KCl stimulation alone failed to separate Cdc42 from RhoGDI, consistent with our previous observation that KCl failed to activate Cdc42 in MIN6 cells. However, we did not observe RhoGDI-Cdc42 dissociation after 3 min of glucose stimulation in this pharmacological paradigm (diazoxide plus KCl ± glucose, data not shown).

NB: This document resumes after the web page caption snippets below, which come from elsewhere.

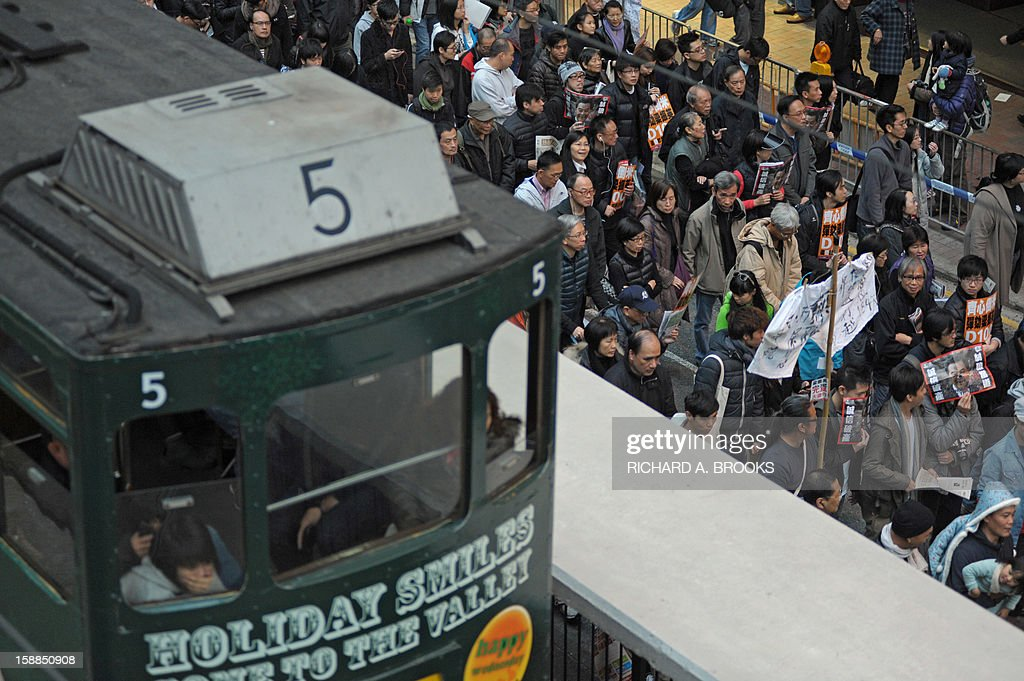 Pro-democracy protesters (R) shuffle past a tram (L) stuck in traffic as thousands take to the streets calling for new Hong Kong Chief Executive Leung Chun-ying to step down in Hong Kong on January 1, 2013. Organisers have said they expected 50,000 people to join the New Year's Day march against Leung Chun-ying, while pro-government groups staged separate and smaller rallies in support of the Beijing-backed chief executive.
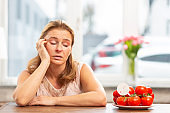 Woman having wish to eat tomatoes but suffering from allergy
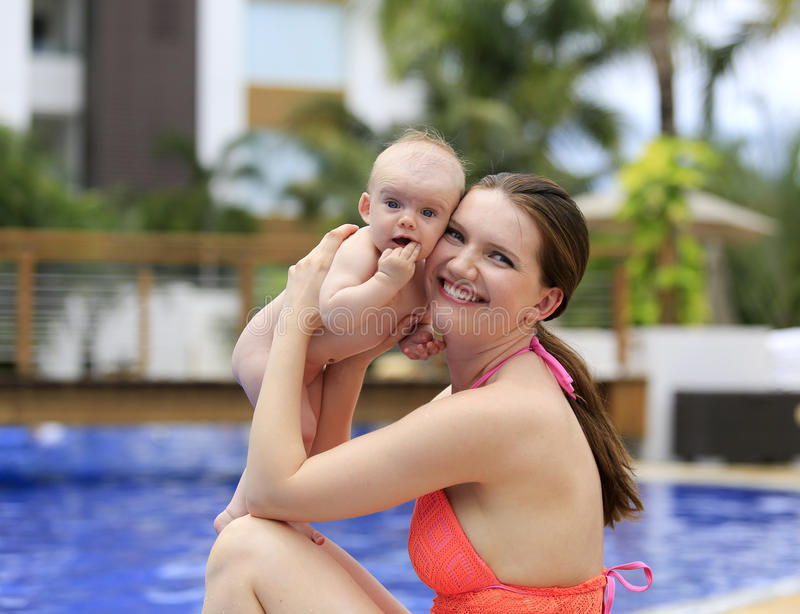Beautiful young mother is holding baby girl outside near pool. Beautiful young mother is holding baby girl outside near fountain rock wall. Three months old stock photo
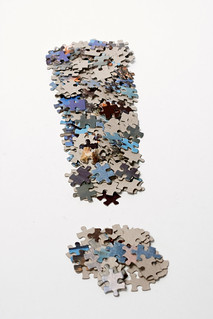 Fat exclamation mark made from jigsaw puzzle pieces | by Horia Varlan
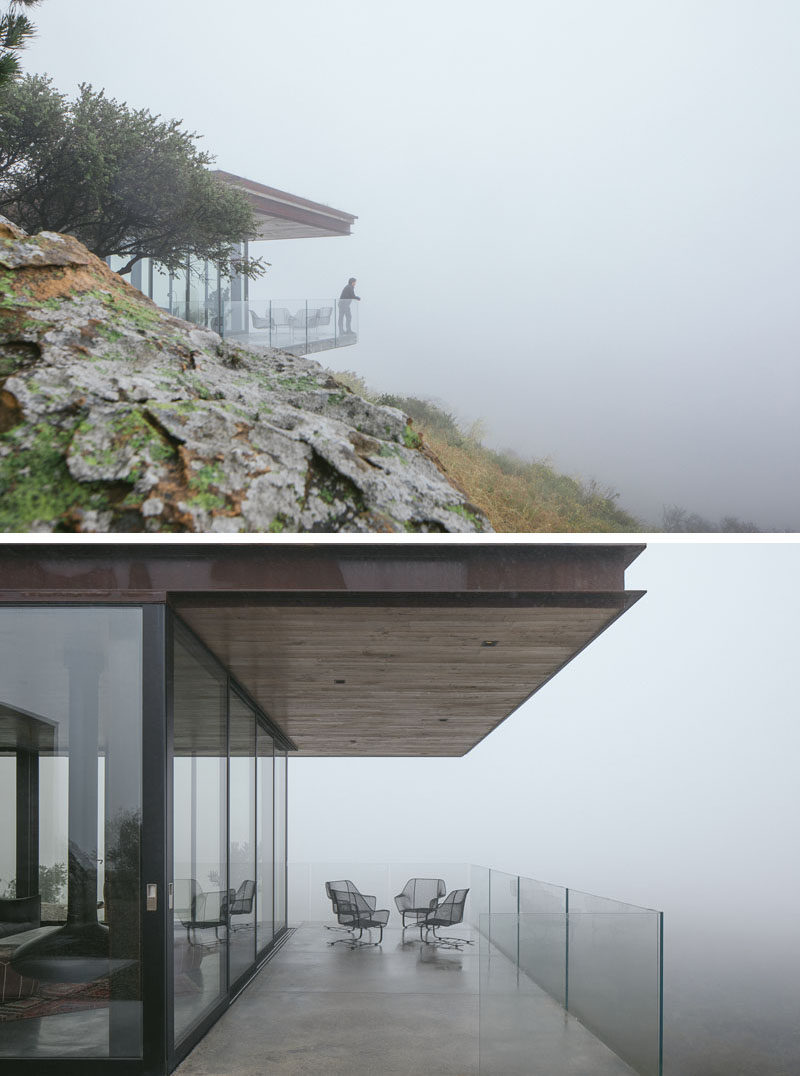 The house has sweeping views of the Pacific Ocean and surrounding rolling hills, that can be seen through sliding glass walls and expansive decks, which cantilever over the foundation's steep rock face. #GuestHouse #Architecture #GlassWalls #Balcony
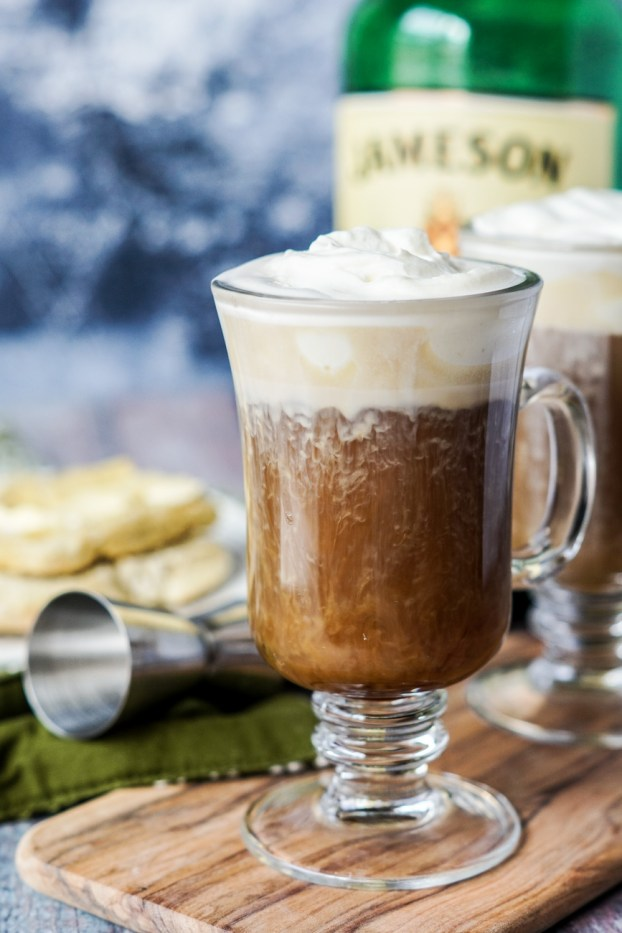 Side view of Irish Coffee in a tall glass mug with whipped cream.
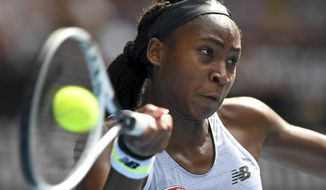 Coco Gauff of the U.S. makes a forehand return to compatriot Sofia Kenin during their fourth round singles match at the Australian Open tennis championship in Melbourne, Australia, Sunday, Jan. 26, 2020. (AP Photo/Andy Brownbill)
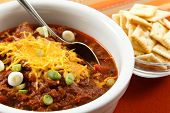 Hearty Chili With Cheese And Scallions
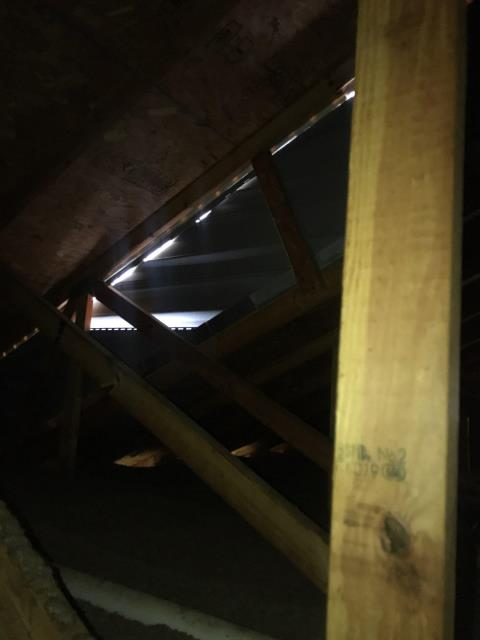 Dallas, GA - Have you been in your attic recently? This homeowner in Marietta GA called us out because they had some water marks on their ceiling. You can see day light in the attic! No wonder they are having problems!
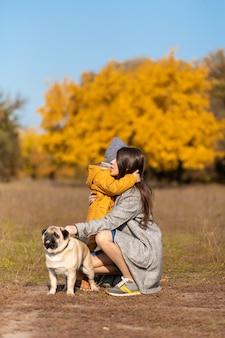Мама обнимает ребенка на осенней прогулке с собакой в парке.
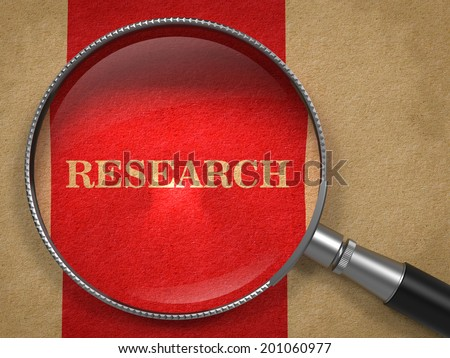 Research Inscription Through a Magnifying Glass on a Red Background - stock photo
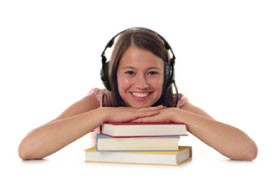 Image of a girl wearing headphones leaning on a small pile of books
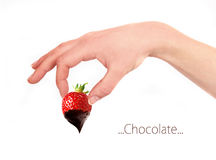 Strawberry in hand with chocolate Royalty Free Stock Images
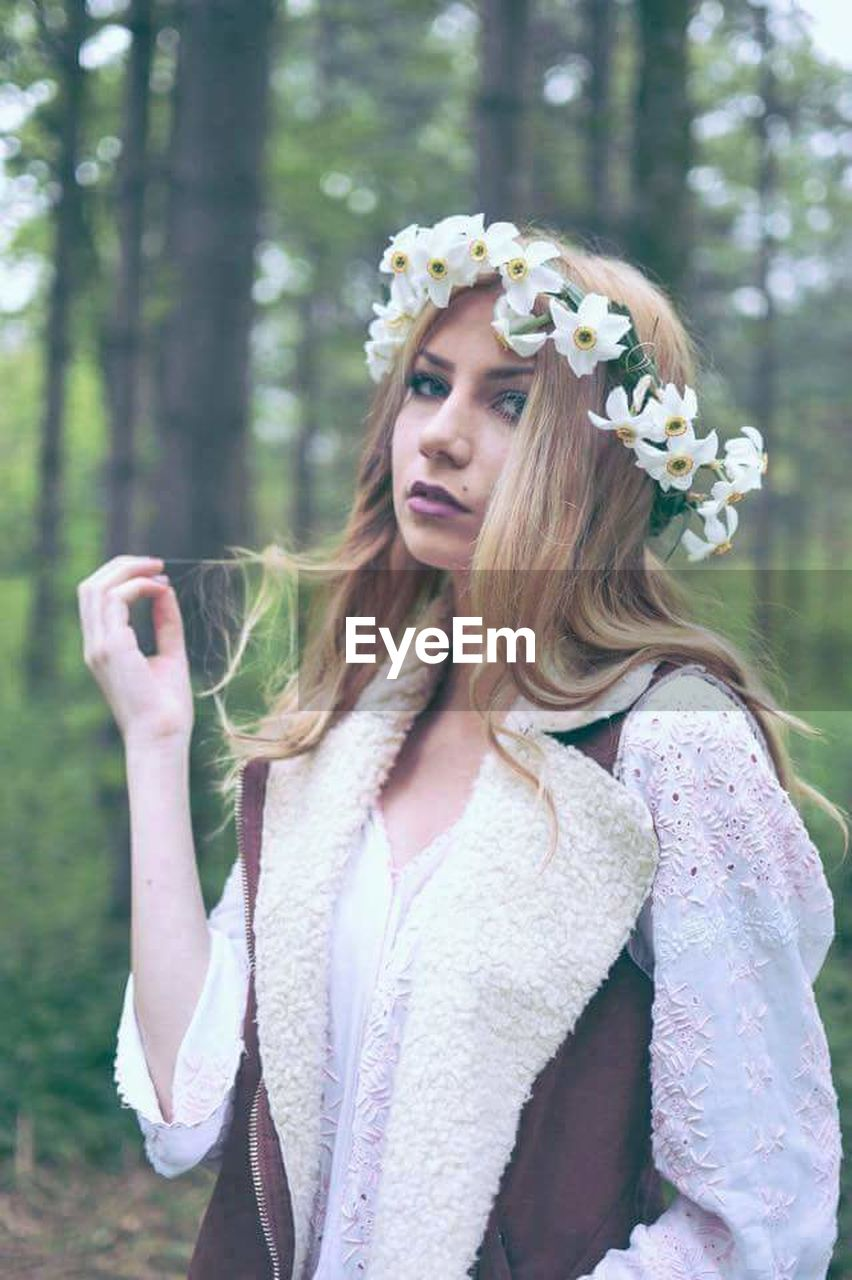 young adult, one person, flower, long hair, day, forest, one young woman only, wearing flowers, outdoors, focus on foreground, blond hair, beautiful woman, one woman only, only women, nature, young women, tree, adults only, adult, people, close-up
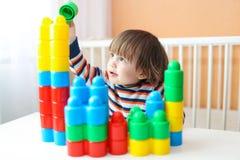 Ευτυχές μικρό παιδί που παίζει τους πλαστικούς φραγμούς Στοκ Φωτογραφίες
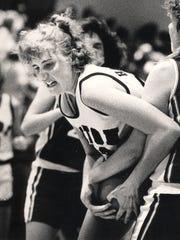 JANUARY 1988: Seton center Janet Haneberg grapples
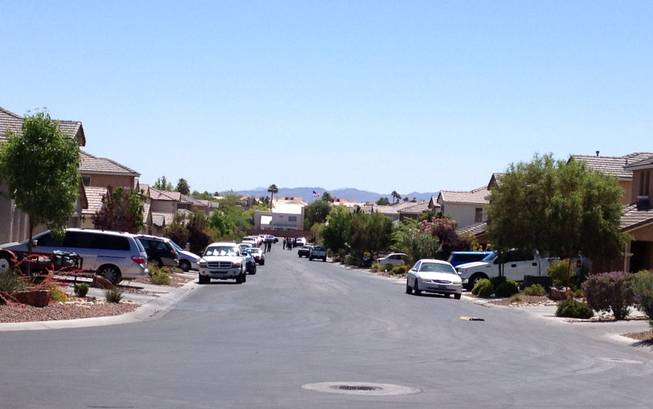 A view into the neighborhood where Metro Police located a suspect accused of fatally shooting a man Wednesday morning near Windmill Parkway and La Serna Street.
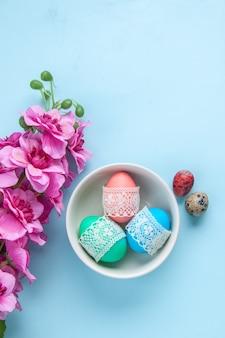 Bovenaanzicht gekleurde beschilderde eieren binnen plaat op blauw oppervlak vakantie kleurrijke lente etnische sierlijke
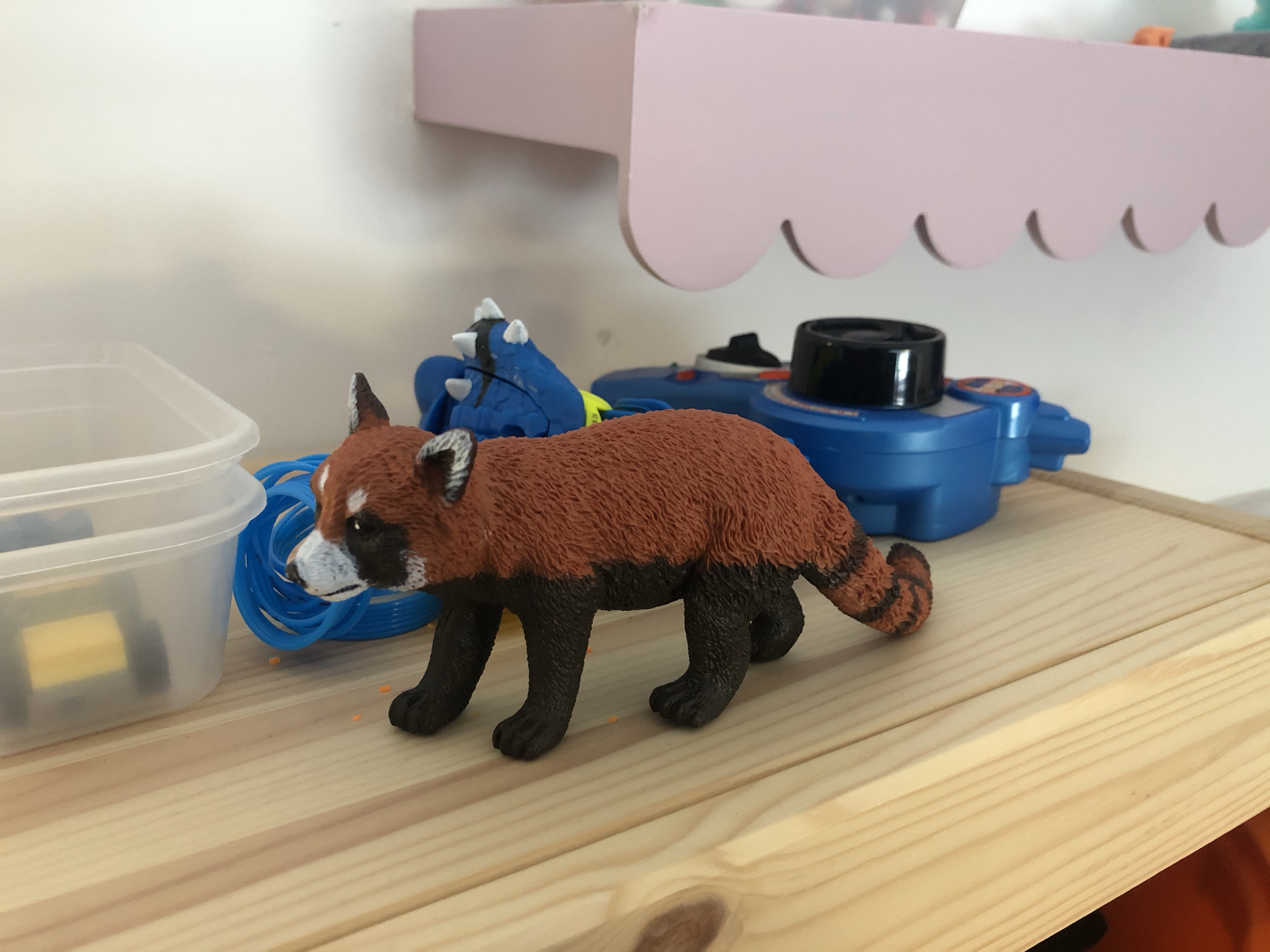 Red panda figure on a shelf with other toys.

A triple RhoGDI phosphorylation mutant (EGFP-RhoGDI-Y156Y/S101A/S174A) was expressed in MIN6 cells and assessed for functional impact upon the amplifying phase of glucose-stimulated insulin secretion using the diazoxide paradigm. Cells were transiently transfected to co-express human C-peptide to serve as a reporter of insulin release. In cells with glucose-induced triggering phase blocked by diazoxide plus KCl, overexpression of the WT form of EGFP-RhoGDI significantly inhibited glucose-induced human C-peptide release, as expected given the known inhibitory action of RhoGDI (Fig. 11A). Remarkably, the triple RhoGDI phosphorylation mutant inhibited the human C-peptide release even further. Neither the EGFP-RhoGDI-WT nor the triple phosphorylation mutant altered KCl-induced human C-peptide release from MIN6 cells, indicating specificity of RhoGDI action and importance of its phosphorylation status to the amplifying phase of glucose-stimulated insulin secretion (Fig. 11B).